# PROBLEM DESCRIPTION:
Starting at the line that contains "Which is up", copy each line through the final one exactly as written.

# INPUT MATERIAL:
## Begin

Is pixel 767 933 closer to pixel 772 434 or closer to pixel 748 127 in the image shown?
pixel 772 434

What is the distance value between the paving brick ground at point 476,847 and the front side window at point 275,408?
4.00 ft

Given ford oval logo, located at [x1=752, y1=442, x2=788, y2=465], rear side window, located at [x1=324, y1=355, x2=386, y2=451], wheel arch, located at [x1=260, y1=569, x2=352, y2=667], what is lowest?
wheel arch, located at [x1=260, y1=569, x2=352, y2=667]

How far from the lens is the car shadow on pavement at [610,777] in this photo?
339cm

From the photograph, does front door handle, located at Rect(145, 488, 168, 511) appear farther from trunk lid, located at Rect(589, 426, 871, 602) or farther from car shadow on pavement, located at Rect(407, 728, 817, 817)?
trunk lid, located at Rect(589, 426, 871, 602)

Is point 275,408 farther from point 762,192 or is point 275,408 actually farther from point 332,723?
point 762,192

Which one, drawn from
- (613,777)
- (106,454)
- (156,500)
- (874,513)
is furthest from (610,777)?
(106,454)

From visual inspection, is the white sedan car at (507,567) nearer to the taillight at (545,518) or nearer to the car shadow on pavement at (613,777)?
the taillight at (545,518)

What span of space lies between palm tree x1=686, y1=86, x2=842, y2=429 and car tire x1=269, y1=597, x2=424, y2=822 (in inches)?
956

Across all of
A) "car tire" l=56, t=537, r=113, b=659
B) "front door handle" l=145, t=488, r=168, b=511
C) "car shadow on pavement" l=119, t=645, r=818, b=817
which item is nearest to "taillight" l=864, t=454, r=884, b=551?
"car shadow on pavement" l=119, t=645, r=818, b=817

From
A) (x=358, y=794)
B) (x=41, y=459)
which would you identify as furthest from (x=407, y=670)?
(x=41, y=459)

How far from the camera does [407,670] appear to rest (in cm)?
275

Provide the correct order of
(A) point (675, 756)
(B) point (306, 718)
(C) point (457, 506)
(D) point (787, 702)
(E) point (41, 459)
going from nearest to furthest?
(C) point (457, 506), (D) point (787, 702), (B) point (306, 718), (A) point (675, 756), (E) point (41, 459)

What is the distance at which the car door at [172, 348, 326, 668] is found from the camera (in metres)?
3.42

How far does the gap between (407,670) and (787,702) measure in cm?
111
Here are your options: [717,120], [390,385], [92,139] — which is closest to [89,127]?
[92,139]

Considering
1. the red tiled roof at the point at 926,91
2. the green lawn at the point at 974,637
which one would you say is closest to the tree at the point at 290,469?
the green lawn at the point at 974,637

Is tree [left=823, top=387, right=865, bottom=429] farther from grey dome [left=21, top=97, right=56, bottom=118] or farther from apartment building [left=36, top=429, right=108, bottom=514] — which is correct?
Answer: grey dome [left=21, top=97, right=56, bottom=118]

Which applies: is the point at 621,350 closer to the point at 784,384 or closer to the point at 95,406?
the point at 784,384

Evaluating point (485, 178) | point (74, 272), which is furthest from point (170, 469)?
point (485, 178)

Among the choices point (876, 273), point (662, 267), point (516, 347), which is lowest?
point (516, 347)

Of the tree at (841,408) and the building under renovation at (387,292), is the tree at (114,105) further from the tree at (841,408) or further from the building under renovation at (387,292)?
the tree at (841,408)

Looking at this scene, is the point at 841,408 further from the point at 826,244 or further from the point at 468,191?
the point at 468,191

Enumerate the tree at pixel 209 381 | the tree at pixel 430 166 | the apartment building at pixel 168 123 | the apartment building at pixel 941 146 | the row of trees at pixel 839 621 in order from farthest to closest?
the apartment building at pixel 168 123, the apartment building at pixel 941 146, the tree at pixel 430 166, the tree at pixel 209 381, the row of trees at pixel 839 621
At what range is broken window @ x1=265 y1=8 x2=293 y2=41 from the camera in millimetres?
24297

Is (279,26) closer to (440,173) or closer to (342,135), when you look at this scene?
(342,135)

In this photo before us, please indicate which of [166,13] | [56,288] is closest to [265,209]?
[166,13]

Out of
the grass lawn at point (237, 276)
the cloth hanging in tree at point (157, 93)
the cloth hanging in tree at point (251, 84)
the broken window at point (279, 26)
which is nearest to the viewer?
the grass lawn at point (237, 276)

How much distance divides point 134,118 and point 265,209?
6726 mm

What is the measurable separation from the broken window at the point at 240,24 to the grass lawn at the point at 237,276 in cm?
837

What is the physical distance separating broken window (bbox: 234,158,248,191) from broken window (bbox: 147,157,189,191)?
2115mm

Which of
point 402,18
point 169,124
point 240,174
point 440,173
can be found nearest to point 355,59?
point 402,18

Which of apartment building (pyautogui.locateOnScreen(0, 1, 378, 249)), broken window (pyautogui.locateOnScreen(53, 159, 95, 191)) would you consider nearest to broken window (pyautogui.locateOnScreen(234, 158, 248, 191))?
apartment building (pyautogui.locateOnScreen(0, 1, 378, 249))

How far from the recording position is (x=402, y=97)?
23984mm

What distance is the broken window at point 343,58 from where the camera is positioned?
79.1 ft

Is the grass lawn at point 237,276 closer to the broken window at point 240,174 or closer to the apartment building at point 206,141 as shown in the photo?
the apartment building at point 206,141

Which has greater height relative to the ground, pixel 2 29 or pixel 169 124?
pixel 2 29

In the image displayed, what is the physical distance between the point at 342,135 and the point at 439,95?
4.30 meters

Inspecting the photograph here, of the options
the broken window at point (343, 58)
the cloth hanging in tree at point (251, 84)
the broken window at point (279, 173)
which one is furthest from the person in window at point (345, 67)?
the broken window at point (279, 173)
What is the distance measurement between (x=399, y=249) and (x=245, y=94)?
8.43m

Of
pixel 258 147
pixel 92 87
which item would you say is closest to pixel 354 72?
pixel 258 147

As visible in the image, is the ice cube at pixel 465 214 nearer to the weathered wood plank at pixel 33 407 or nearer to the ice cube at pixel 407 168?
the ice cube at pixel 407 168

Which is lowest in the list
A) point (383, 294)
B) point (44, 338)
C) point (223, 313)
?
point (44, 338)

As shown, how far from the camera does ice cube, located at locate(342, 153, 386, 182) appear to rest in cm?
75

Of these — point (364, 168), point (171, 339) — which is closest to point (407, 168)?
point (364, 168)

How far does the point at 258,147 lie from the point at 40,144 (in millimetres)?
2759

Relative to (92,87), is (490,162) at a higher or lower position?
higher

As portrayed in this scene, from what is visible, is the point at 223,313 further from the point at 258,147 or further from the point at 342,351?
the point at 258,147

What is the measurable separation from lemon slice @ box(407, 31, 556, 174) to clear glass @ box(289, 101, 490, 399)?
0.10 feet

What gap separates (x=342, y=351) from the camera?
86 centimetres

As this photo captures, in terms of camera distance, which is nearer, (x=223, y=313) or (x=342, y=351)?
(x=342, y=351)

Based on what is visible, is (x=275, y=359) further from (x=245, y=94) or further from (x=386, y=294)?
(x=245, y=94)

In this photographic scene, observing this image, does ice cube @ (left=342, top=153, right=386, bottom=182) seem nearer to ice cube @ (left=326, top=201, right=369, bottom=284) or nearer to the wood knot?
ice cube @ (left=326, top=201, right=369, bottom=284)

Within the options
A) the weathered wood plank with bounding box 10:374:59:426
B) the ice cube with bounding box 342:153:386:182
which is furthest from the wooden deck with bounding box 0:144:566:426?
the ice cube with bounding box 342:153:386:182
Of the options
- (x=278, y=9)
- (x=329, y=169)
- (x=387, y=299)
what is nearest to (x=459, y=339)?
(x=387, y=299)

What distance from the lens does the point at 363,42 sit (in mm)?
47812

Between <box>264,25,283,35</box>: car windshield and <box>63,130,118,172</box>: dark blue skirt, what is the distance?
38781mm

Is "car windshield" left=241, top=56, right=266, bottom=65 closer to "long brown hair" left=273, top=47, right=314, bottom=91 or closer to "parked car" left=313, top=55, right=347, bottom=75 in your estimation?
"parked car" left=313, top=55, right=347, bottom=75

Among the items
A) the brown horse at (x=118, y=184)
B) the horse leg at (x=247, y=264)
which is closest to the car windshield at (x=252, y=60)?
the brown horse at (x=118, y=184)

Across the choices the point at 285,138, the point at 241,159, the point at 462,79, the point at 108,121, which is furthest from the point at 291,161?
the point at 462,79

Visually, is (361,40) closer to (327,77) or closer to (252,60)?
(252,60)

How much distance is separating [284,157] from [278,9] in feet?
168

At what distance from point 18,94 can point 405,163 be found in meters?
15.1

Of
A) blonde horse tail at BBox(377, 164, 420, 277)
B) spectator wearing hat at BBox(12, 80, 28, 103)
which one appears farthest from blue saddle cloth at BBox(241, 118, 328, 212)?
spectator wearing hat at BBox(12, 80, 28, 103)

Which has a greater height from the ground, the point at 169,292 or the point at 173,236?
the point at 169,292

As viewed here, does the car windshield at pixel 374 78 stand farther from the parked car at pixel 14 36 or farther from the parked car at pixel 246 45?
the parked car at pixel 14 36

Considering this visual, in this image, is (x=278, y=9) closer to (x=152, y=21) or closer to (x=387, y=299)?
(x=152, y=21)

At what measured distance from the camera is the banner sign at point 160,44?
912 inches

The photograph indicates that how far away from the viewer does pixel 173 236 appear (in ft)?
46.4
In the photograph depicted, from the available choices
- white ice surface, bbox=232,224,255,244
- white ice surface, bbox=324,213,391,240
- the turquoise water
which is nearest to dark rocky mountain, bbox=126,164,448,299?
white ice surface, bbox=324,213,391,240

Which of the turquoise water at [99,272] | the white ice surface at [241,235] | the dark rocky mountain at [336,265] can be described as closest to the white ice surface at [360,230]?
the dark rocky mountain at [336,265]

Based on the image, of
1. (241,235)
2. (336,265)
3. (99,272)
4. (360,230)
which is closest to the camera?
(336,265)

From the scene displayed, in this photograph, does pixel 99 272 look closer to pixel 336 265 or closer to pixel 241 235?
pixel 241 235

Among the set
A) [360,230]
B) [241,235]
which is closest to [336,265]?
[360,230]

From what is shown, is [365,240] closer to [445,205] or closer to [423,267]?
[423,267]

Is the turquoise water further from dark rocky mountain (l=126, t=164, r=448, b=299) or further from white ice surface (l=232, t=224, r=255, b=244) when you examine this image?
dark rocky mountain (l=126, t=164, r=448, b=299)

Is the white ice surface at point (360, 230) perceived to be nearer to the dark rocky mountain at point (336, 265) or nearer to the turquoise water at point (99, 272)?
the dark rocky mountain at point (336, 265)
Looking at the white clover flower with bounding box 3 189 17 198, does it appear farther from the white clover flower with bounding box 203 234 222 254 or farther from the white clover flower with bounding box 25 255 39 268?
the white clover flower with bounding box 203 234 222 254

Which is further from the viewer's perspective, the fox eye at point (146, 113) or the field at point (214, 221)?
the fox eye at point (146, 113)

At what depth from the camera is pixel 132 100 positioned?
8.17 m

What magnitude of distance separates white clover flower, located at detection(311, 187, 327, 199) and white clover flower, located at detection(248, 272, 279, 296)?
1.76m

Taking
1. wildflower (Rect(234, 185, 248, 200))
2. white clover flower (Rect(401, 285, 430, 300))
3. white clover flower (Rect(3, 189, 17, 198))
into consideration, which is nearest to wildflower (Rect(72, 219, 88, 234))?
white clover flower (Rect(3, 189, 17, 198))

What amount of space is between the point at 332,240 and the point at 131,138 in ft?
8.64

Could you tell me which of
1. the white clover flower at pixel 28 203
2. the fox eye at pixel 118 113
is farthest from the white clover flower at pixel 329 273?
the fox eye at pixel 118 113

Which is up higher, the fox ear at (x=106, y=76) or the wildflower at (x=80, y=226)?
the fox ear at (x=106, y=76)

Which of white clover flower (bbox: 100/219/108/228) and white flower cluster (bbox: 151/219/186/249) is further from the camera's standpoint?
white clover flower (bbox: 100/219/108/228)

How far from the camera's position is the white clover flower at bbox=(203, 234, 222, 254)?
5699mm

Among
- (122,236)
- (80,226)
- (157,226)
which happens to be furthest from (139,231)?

## End

# RESULT OF THE EXERCISE:
Which is up higher, the fox ear at (x=106, y=76) or the wildflower at (x=80, y=226)?
the fox ear at (x=106, y=76)

Which of white clover flower (bbox: 100/219/108/228) and white flower cluster (bbox: 151/219/186/249) is further from the camera's standpoint?
white clover flower (bbox: 100/219/108/228)

How far from the camera's position is the white clover flower at bbox=(203, 234, 222, 254)?
5699mm

Among
- (122,236)
- (80,226)
- (157,226)
which happens to be furthest from (139,231)?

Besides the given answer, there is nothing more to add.